● 文章
■ ■ ■ ■

It's a Mod, Mod, Mod, Mod World （类欧几里得模板题

https://vjudge.net/contest/317000#problem/F

 

 

#include <iostream>
#include <cstdio>
#include <queue>
#include <algorithm>
#include <cmath>
#include <cstring>
#define inf 2147483647
#define P 998244353
#define p(a) putchar(a)
#define For(i,a,b) for(long long i=a;i<=b;++i)

using namespace std;
long long T;
long long n,a,b,c;
struct data{
    long long f,g,h;
    data calc(long long n,long long a,long long b,long long c){
         long long ac = a / c, bc = b / c, m = (a * n + b) / c, n1 = n + 1, n21 = n * 2 + 1;
         data d;
         if (a == 0) {
            d.f = bc * n1;
            d.g = bc * n * n1 /2;
            d.h = bc * bc * n1;
            return d;
        }

        if (a >= c || b >= c){
            d.f = n * n1 /2 * ac + bc * n1;
            d.g = ac * n * n1 * n21 /6 + bc * n * n1 / 2;
            d.h = ac * ac * n * n1 * n21 /6 + bc * bc * n1 + ac * bc * n * n1;
            data e = calc(n, a % c, b % c, c);
            d.h += e.h + 2 * bc * e.f + 2 * ac * e.g;
            d.g += e.g, d.f += e.f;
            return d;
        }

        data e = calc(m - 1, c, c - b - 1, a);
        d.f = n * m - e.f, d.f = d.f;
        d.g = m * n * n1 - e.h - e.f, d.g = d.g /2;
        d.h = n * m * (m + 1) - 2 * e.g - 2 * e.f - d.f;
        return d;
    }
}ans1,ans2;

void in(long long &x){
    long long y=1;char c=getchar();x=0;
    while(c<'0'||c>'9'){if(c=='-')y=-1;c=getchar();}
    while(c<='9'&&c>='0'){ x=(x<<1)+(x<<3)+c-'0';c=getchar();}
    x*=y;
}
void o(long long x){
    if(x<0){p('-');x=-x;}
    if(x>9)o(x/10);
    p(x%10+'0');
}

signed main(){
    in(T);
    while(T--){
        in(a);in(c);in(n);
        ans1=ans1.calc(n,a,0,1);
        ans2=ans2.calc(n,a,0,c);
        o(ans1.f-c*ans2.f);p('\n');
    }
    return 0;
}

■ ■ ■ ■

● 所列条目
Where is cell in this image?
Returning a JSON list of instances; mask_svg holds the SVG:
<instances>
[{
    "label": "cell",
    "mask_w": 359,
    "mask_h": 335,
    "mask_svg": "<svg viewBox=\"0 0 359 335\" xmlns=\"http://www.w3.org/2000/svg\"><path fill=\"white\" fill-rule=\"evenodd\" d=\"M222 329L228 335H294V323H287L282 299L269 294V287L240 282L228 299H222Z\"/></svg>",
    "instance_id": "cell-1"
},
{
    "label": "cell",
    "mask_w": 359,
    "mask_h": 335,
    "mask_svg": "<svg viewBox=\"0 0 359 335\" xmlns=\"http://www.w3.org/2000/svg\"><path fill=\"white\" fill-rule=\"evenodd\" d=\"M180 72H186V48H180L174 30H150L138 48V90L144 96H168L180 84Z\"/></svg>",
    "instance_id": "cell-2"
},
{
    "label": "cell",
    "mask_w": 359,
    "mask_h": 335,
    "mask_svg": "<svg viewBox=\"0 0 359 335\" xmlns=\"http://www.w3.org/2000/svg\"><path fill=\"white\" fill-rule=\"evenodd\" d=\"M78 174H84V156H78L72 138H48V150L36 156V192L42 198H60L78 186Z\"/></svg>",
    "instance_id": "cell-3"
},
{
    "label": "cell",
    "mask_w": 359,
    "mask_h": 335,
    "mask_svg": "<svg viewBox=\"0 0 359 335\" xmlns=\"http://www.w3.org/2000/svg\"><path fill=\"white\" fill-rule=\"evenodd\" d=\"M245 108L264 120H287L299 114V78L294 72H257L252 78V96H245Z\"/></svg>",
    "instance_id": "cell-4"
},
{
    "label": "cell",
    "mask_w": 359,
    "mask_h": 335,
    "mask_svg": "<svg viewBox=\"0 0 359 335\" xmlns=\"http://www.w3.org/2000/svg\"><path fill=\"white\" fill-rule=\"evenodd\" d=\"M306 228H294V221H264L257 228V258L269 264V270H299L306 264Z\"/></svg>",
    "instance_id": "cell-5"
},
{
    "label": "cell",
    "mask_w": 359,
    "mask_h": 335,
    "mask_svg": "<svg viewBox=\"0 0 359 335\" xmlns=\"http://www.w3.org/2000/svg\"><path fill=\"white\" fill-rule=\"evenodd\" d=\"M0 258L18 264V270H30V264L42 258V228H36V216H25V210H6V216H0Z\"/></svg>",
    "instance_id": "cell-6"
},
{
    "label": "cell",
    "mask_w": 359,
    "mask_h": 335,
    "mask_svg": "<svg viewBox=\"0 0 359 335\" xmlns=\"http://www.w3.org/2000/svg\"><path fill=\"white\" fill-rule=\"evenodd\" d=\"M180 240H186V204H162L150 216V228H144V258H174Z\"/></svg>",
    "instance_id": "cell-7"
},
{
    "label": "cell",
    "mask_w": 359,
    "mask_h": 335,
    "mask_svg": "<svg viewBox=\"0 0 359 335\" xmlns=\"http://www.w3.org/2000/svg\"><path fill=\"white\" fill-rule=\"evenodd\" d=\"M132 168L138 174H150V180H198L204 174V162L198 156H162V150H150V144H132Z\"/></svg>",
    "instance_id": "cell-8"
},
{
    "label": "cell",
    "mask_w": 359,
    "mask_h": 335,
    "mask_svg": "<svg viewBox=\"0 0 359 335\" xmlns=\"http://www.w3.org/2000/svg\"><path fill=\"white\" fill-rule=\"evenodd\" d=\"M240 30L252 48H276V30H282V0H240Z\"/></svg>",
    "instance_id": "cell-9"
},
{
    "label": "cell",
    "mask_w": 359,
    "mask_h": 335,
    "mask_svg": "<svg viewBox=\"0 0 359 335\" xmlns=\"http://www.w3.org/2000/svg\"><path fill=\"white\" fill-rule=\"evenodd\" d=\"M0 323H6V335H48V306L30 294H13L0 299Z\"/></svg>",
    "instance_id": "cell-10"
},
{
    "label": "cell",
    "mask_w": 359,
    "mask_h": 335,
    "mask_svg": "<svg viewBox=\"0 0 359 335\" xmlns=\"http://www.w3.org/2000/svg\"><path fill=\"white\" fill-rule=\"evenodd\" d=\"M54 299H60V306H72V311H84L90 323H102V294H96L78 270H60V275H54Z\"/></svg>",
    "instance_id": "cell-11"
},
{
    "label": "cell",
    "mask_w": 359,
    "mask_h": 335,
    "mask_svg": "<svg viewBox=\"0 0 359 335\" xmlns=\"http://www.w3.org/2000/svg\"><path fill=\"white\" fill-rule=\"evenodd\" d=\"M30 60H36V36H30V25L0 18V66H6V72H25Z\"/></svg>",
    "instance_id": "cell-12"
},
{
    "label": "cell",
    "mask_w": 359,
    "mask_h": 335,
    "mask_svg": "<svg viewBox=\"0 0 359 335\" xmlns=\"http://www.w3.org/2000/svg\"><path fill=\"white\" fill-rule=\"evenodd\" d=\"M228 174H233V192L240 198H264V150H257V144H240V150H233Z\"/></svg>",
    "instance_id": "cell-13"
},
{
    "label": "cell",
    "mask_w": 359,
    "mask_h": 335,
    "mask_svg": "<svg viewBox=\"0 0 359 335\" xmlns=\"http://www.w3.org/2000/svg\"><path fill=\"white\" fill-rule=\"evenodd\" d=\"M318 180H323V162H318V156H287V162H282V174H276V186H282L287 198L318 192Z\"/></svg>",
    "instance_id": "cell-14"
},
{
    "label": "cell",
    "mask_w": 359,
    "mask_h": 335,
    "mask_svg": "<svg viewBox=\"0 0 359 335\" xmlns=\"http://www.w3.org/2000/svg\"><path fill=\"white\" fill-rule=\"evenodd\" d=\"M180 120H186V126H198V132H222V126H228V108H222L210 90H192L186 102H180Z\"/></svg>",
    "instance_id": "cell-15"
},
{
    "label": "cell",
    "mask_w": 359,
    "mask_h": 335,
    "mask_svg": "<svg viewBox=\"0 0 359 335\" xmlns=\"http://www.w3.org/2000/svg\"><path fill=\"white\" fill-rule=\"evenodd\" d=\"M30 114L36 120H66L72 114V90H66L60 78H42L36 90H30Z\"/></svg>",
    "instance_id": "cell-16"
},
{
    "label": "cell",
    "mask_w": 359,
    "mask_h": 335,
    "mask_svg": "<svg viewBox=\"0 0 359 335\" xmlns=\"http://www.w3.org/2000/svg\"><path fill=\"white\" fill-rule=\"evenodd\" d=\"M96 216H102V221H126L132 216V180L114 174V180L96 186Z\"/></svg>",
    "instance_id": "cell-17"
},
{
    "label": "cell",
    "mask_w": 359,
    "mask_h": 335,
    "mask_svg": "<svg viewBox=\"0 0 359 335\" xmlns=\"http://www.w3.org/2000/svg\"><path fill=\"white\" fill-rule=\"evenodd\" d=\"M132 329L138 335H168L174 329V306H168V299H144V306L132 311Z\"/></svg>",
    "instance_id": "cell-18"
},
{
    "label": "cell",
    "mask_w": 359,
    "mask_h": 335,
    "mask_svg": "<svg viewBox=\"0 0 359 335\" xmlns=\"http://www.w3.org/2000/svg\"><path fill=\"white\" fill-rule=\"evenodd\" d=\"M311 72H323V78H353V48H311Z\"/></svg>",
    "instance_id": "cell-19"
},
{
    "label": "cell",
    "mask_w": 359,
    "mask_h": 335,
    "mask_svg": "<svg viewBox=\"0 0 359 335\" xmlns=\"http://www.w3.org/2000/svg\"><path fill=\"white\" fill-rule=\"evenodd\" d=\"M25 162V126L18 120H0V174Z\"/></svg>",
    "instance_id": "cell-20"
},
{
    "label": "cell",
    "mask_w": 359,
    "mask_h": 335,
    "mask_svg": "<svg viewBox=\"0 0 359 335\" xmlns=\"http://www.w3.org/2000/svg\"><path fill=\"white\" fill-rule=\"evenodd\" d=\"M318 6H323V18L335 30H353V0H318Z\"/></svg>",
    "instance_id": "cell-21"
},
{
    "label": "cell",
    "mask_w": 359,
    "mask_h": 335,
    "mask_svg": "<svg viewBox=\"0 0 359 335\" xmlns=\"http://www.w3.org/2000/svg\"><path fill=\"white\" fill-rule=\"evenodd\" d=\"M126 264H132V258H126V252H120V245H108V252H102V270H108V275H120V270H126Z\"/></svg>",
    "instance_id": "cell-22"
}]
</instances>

■ ■ ■ ■

● 书面题目 A
在文章的代码中，宏 P 被定义为什么数值？
● 书面题目 B
请重新写出文章中从“#include <iostream>”到“for(long long i=a;i<=b;++i)”之间的部分（含首尾两处），并将其中的“2147483647”替换为“0x7fffffff”。

● 回答 A
998244353

● 回答 B
#include <iostream>
#include <cstdio>
#include <queue>
#include <algorithm>
#include <cmath>
#include <cstring>
#define inf 0x7fffffff
#define P 998244353
#define p(a) putchar(a)
#define For(i,a,b) for(long long i=a;i<=b;++i)